Excerpts from a dataset
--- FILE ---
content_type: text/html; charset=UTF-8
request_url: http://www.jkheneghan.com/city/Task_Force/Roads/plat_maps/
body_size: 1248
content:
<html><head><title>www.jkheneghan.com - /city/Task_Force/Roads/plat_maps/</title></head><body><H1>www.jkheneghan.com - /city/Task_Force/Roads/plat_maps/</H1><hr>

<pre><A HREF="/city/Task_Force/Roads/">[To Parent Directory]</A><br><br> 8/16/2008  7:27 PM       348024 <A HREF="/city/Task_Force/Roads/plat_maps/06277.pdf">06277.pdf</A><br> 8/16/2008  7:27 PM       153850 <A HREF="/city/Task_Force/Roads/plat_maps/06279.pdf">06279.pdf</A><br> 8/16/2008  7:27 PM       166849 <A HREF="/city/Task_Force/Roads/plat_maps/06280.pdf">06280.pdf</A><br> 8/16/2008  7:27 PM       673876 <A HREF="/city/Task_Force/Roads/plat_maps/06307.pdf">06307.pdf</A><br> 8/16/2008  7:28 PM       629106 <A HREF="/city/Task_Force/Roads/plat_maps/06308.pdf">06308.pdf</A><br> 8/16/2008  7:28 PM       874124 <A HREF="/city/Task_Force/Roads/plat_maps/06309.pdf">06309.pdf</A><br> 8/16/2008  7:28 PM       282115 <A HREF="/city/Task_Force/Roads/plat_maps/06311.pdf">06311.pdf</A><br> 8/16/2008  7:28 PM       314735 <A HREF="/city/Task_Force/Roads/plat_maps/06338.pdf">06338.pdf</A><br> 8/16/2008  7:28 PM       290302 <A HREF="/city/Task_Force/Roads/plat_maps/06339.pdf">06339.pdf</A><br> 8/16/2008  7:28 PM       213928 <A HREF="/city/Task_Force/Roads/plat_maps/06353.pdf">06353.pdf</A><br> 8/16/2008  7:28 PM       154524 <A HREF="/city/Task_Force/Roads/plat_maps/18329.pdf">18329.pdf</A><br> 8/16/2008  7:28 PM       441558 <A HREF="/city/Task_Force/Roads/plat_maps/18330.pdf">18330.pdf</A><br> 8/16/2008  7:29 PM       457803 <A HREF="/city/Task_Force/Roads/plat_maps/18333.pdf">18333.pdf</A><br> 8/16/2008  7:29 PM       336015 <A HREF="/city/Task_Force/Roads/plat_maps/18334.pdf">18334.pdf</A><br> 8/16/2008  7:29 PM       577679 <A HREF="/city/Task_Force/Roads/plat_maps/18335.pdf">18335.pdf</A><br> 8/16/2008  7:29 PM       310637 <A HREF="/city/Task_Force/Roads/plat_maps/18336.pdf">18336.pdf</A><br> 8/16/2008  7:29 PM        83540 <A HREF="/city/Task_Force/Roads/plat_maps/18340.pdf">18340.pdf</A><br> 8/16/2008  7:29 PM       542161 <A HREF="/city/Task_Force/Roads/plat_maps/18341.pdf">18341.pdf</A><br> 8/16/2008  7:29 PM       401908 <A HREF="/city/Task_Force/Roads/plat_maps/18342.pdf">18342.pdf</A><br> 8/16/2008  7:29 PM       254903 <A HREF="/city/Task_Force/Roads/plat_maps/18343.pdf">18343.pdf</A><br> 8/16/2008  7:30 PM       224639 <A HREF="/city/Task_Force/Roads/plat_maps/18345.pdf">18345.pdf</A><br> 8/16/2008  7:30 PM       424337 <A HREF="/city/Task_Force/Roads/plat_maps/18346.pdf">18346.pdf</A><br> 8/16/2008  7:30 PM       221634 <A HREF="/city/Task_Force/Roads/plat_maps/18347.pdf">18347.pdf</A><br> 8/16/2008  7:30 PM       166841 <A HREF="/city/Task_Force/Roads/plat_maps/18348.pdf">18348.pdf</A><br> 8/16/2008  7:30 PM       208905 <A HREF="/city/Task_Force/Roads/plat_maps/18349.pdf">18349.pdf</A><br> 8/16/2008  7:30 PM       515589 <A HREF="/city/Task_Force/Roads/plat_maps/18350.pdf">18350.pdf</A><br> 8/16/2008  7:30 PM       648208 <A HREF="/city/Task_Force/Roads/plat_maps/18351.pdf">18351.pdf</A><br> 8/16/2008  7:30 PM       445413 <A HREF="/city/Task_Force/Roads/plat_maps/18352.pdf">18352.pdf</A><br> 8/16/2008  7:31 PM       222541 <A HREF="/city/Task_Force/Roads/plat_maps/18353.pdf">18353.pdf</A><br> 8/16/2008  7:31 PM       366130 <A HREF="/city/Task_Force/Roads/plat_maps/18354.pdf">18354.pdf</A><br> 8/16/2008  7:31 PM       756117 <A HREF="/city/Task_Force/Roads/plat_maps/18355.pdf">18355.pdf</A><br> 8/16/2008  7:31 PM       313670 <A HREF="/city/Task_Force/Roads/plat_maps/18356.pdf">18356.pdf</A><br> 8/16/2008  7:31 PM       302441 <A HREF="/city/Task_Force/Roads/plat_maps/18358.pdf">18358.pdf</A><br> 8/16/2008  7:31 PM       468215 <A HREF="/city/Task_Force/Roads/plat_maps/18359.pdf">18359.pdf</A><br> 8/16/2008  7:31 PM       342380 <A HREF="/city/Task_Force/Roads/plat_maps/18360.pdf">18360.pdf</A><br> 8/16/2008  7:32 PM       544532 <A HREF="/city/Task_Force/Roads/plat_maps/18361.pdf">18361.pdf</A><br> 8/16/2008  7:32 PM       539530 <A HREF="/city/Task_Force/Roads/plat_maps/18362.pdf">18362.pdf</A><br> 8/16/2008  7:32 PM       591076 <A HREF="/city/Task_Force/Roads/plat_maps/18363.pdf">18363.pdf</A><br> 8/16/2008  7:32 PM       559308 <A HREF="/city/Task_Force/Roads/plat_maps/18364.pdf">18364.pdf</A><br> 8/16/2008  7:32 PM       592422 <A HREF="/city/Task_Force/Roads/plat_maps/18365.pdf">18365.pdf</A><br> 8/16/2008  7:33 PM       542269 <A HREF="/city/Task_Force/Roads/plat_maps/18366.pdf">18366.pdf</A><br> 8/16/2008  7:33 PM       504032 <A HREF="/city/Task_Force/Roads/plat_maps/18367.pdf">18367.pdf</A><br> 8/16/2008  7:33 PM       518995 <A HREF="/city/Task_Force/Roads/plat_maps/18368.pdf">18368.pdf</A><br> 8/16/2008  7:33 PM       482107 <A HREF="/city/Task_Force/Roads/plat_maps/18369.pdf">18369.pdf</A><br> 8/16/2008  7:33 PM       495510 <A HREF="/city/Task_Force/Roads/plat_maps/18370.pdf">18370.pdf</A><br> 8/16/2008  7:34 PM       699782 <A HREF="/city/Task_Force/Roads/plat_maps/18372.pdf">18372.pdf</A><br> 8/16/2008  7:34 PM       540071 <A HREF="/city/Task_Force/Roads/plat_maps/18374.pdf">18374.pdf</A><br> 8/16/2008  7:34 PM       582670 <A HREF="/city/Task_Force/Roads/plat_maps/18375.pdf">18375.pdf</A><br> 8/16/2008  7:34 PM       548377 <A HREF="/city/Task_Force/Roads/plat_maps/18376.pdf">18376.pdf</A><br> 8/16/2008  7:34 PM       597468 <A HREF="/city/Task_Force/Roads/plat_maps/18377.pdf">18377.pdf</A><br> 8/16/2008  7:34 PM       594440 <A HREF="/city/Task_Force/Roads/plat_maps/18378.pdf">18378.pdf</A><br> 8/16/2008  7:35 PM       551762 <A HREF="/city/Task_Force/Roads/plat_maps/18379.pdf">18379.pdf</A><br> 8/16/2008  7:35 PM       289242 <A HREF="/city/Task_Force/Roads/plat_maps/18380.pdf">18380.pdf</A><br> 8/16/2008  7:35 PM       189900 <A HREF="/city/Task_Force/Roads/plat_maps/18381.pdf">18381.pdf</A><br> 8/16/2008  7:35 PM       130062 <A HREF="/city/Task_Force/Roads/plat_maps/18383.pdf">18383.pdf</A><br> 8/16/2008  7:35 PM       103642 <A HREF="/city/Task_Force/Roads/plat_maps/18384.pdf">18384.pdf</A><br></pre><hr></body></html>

▶ [Instructions for the task] What is needed is the count of lines in the records that include the word "jkheneghan", with no other text.

▶ [Exercise result] 2